What a New Poll Says About Gen-Z’s Workplace Issues. There Are Many.

Published on February 19, 2025

BY BRUCE CRUMLEY @BRUCEC_INC

JAN 29, 2025
 
Photos: Getty Images
 
Since the end of the pandemic, increasing numbers of employers have raised concerns about troubles they’ve had integrating the unconventional attitudes toward work that Gen-Z employees bring to the office. A new poll suggests those business owners may have been understating things—and paying a price for the courtesy.

According to a recent survey of 2,000 U.S. respondents aged 18 to 34, fully 95 percent of Gen-Zers said they considered “workplace cheating acceptable.” That rule-bending included clocking out early, napping, using corporate software for personal reasons, and other behaviors employers would likely object to if aware of it. Nearly all those respondents said they violate at least one of the 15 office no-nos pollsters cited. The study was published this month by PapersOwl, which links students facing homework deadlines with professional writers—a service that itself might raise eyebrows among educators and prospective bosses.

Much has been written about the difficulties the generation born between about 1998 and 2012 has often had settling into traditional work environments. The youthful cohort experienced the upheavals of the 2008 financial sector meltdown, widespread parental unemployment during the ensuing recession, and pandemic disruptions—just as it entered the labor market. As a result, more than a few Gen-Z employees come into office settings with particularly strong individualistic objectives of self-discovery and fulfillment that contrast traditional, productivist team spirit. 

Given that dynamic, employment experts have frequently urged bosses to meet those workers halfway, and find ways to allow their diverging attitudes to blossom into mutually beneficial contributions.  

According to the PapersOwl survey, however, that effort may be underperforming—with employers on the short end of the stick. 

For example, despite protests by countless employees over increasingly tighter or full return to office mandates, many Gen-Zers appear unimpressed by those rules. The poll found 40 percent of respondents resort to coffee badging— checking in briefly to signal their presence at work before leaving to work elsewhere for the rest of the day. Around 63 percent have repeated “Great Resignation” dodges of “quiet vacationing” in the last year, and at least a quarter said they call in sick when they’re not ill to get a paid day off.

It doesn’t end there. The poll found 34 percent of participants saying they leave work earlier than bosses expect, and nearly 20 percent come in later than required. Another 14 percent use company assets “for personal hobbies or freelance work.” When none of that assuages the crushing boredom or apparent futility of the job that many Gen Z-ers feel, 16 percent said they engage in the other “Great Resignation” silent ruse of “quiet quitting.” 

In some cases, the attitudes that apparently underlie behaviors many bosses may consider vexing—and even disrespectful—starts before many Gen-Zers and even Millennials begin working. 

Indeed, perhaps the most remarkable finding in the PapersOwl survey was that nearly 30 percent of those younger respondents said they’d recently engaged in “career catfishing.” That involves job seekers advancing deep into the hiring process, only to abruptly stop taking calls from their prospective employer. Others go so far as to accept job offers, then refuse to show up for positions they soured on, or never intended to take in the first place. 

A fifth of participants said they’d catfished businesses on a dare, while 18 percent said they knew people who’d intentionally wasted a company’s time that way.

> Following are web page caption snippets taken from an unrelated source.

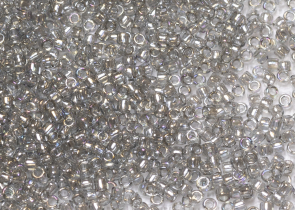 Бисер Япония круглый 11/0 10г 0176 чёрный алмаз, радужный прозрачный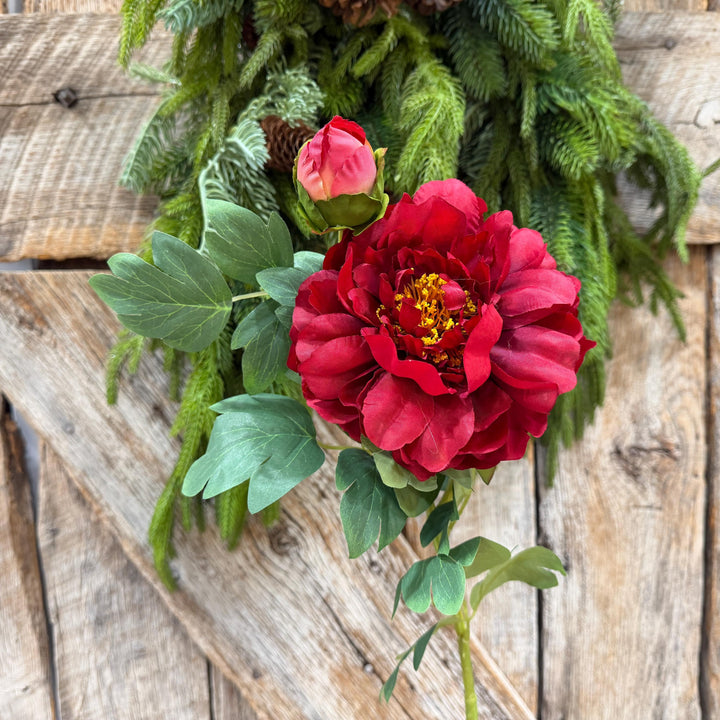 30" Red Peony Spray, Artificial Peony Flower Stem with Bud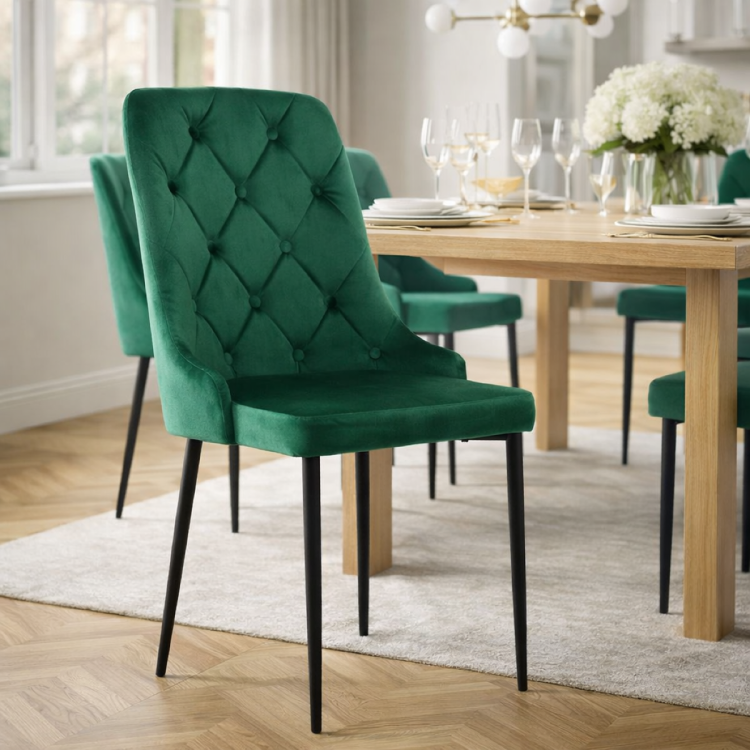 Krzesło Mig zielone tapicerowane glamour pikowane guziki welur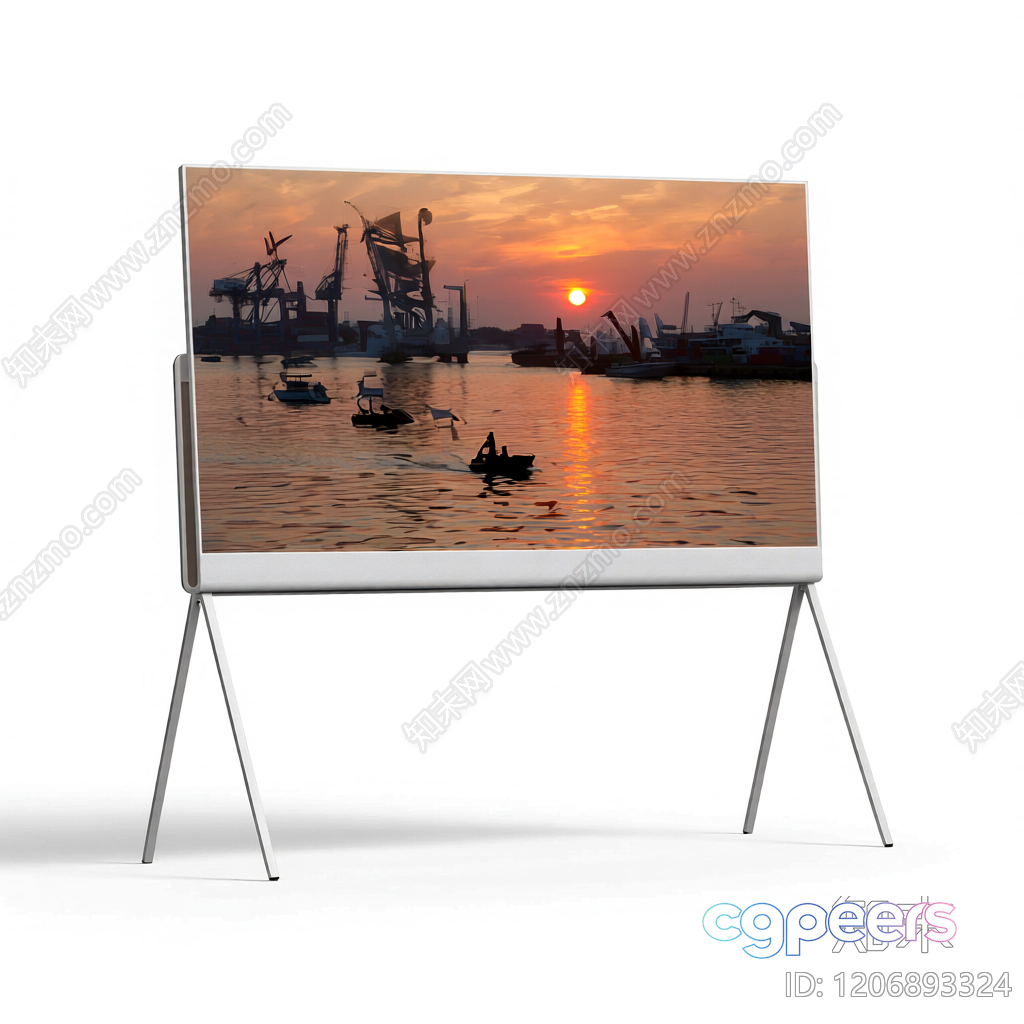 A Large Tv Screen With A Sunset Scene 3D Model - 19181 - VRAY Render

Another 21 percent reported having acquaintances who’d showed up for the first day of a new job, and immediately quit. Consider it the younger crowd’s occupational version of Doorbell Ditching. 

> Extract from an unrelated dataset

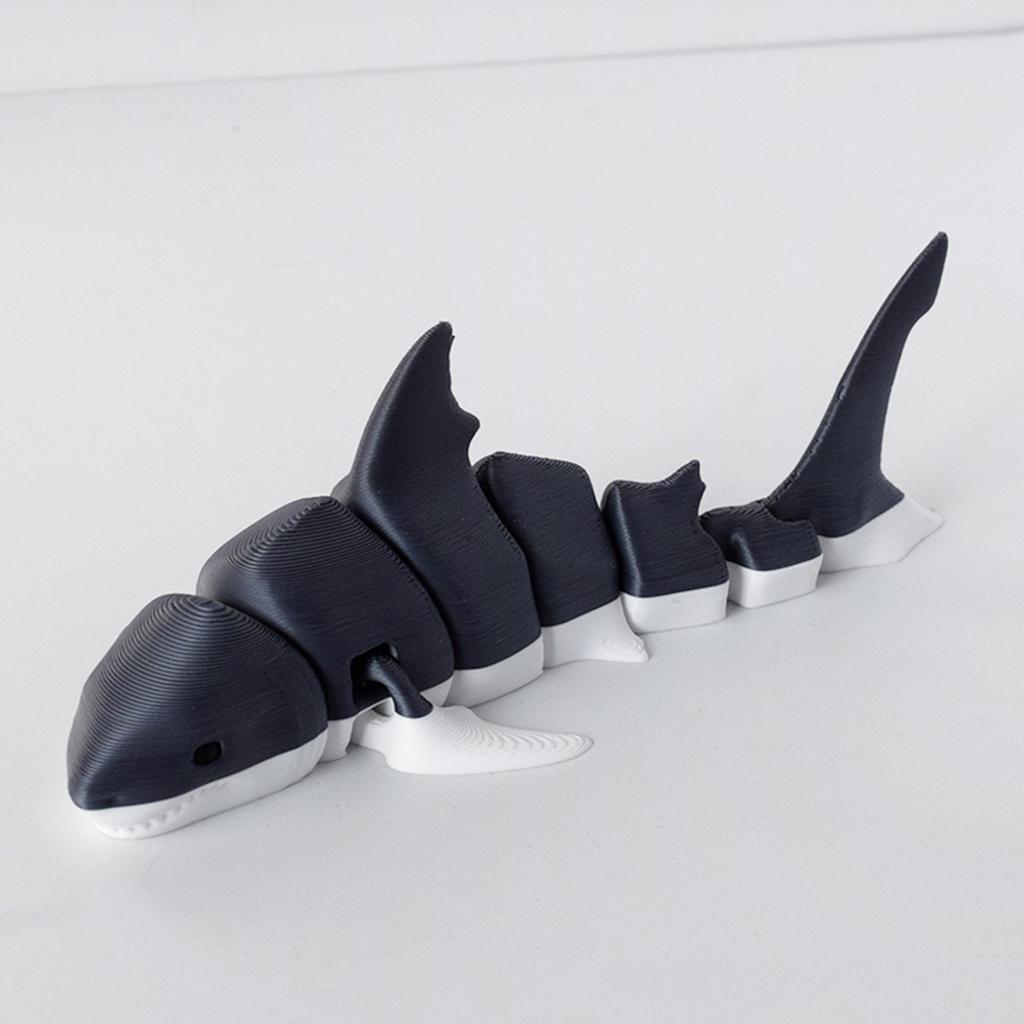 Grey Shark 3D Printed Toys Body Joints Movable Simulation Marine Animals Shark Model Children Cognitive Toys Desktop Decoration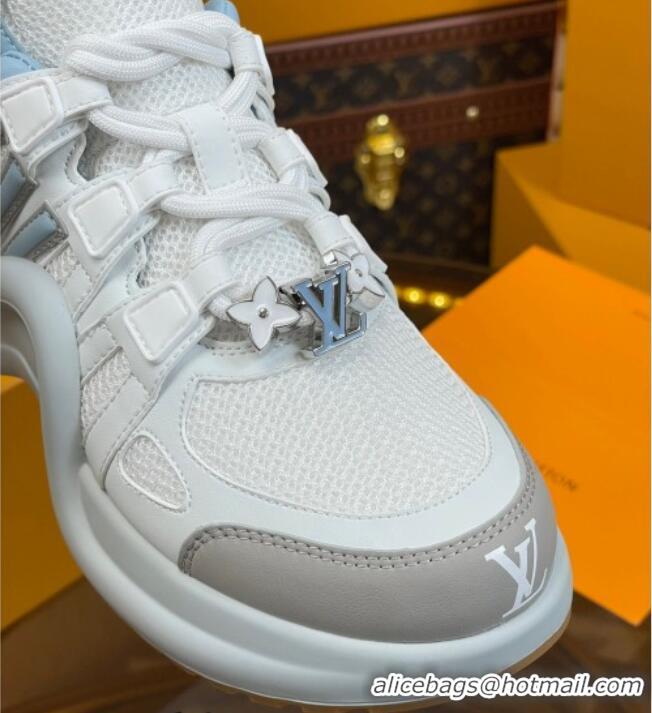 Low Cost Louis Vuitton LV Archlight Sneakers in Mesh and Leather with Charm Light Blue 121021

How might employers crack the whip to get their free-thinking Gen Z employees in line? That may prove tricky, with PapersOwl saying the clashing workplace expectations and behavior may reflect what’s increasingly looking like stark cultural differences between generations. 

“What we observe is the decline of workplace loyalty… (while) technological advancements like remote work, freelancing platforms, and AI have made alternative career paths more accessible, reducing reliance on traditional employment,” the study said of the findings unlikely to thrill most business owners who need younger employees all the same. 

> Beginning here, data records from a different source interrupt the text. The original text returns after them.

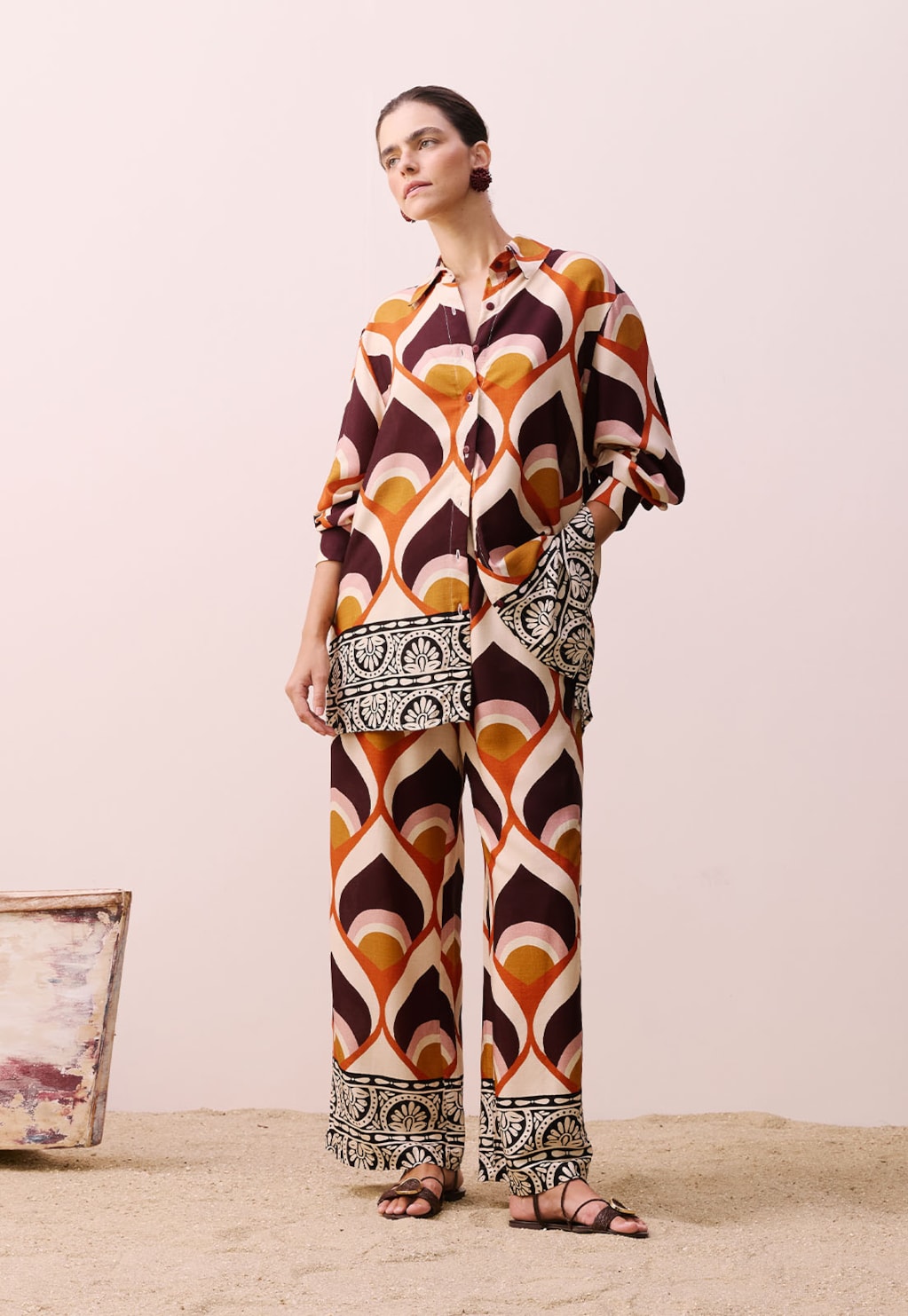 Camisa Alongada Estampada Ponta do Muretá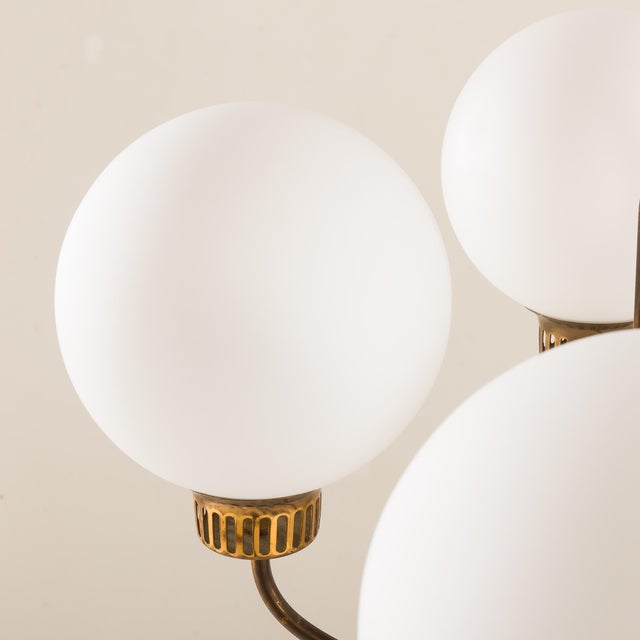 Metal Mid-Century Modern Brass and Glass Chandelier, Italy, 1960s For Sale - Image 7 of 10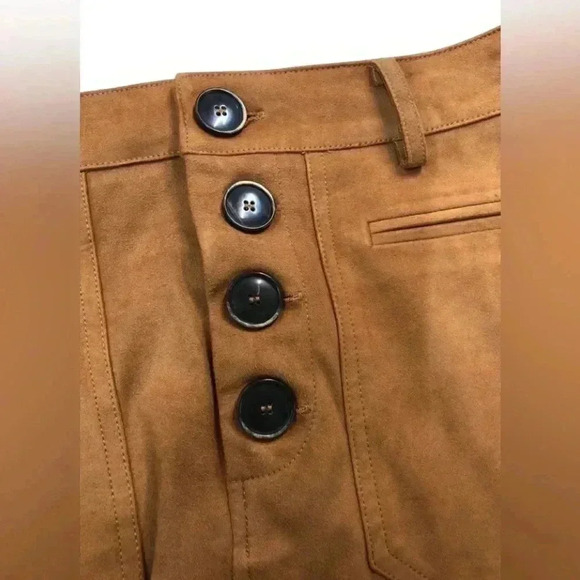 NWOT, ZARA, Faux Suede Decorative Pocket Mini Skirt, Medium, Caramel - Picture 3 of 8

“What employers can do is understand these behaviors by fostering open communication, prioritizing mental health, and offering flexibility to reduce workplace cheating,” it added. 

“Encouraging a positive culture that recognizes employees’ contributions and allows for growth and balance will always win under strict time-logging, daily reports, or screen-sharing.” 

But there is an opposing alternative many exasperated companies prefer: firing they what consider willfully intransigent younger employees. According to a survey taken last August by education and career advisory site Intelligent.com, 60 percent of companies said they’d terminated a Gen Z worker they’d only hired during the previous 12 months. Another 75 percent considered all or some of those recruits “unsatisfactory.” As a result, nearly 20 percent of participating businesses said they hesitated to hire new Gen Z employees that many described as “unprepared for the workforce, can’t handle the workload, and (who) are unprofessional."

That’s bad news for businesses needing younger employees to replace the huge numbers of Baby Boomers now retiring from the workforce. It’s also not fantastic feedback for millions of Gen Zers who need jobs. On the upside, however, it would lower recruiters’ risks of being catfished.